Every line below is to be given again precisely; images are to be left out.
──────── DATASET SECTION ────────
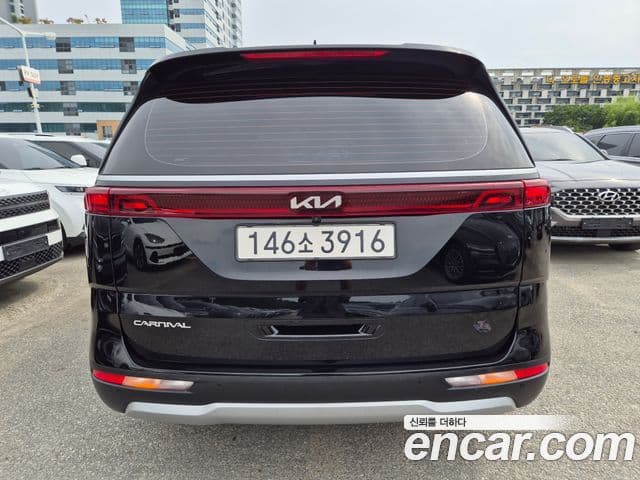 Kia Carnival 2022 — Фото 5/20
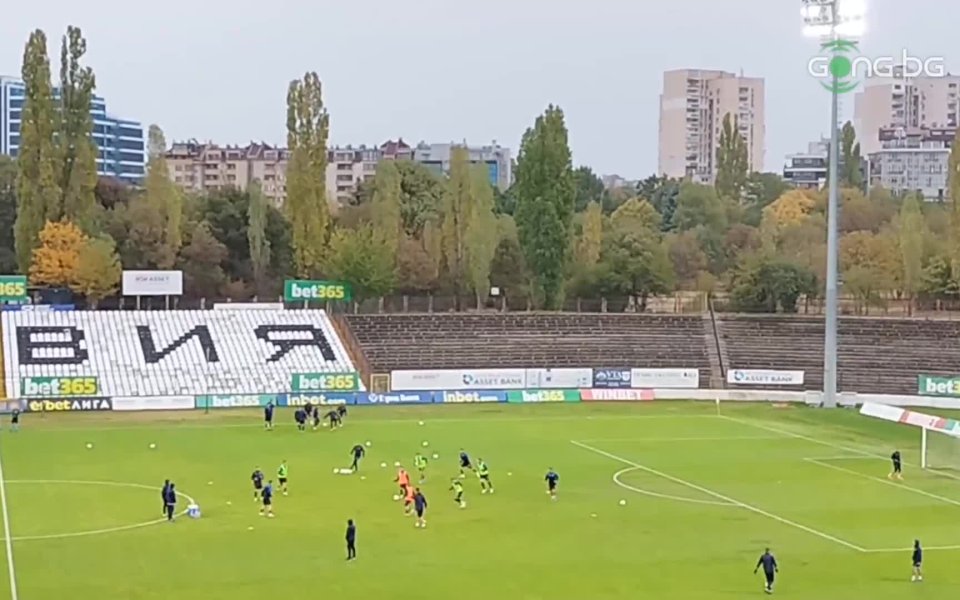 Младежите на България и Косово загряват на Александър Шаламанов за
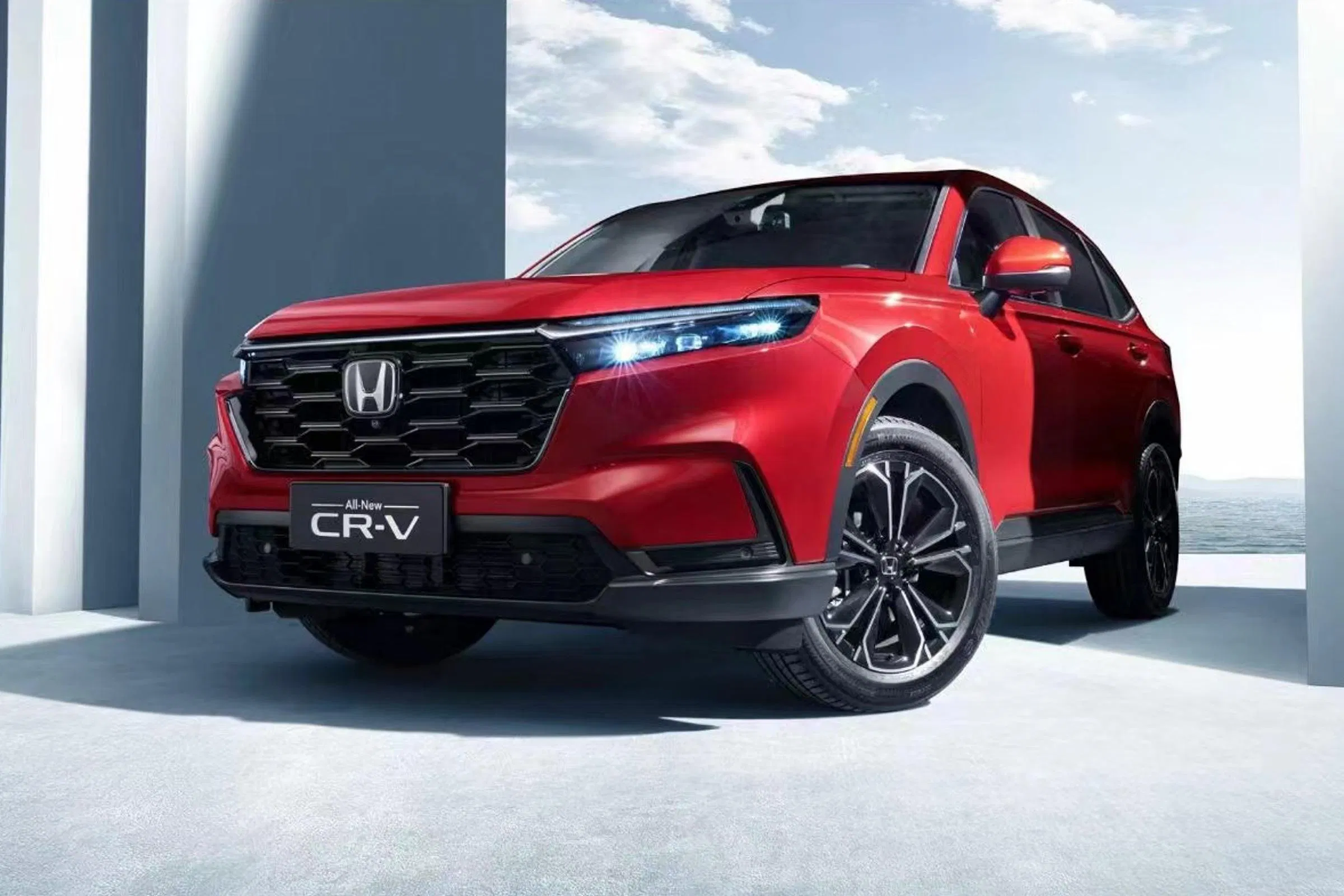 Элитный кроссовер Honda CR-V снова появился в России. Проверенный автомобиль даже дешевле китайских моделей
────────
ANSWER BOX:
 Kia Carnival 2022 — Фото 5/20
 Младежите на България и Косово загряват на Александър Шаламанов за
 Элитный кроссовер Honda CR-V снова появился в России. Проверенный автомобиль даже дешевле китайских моделей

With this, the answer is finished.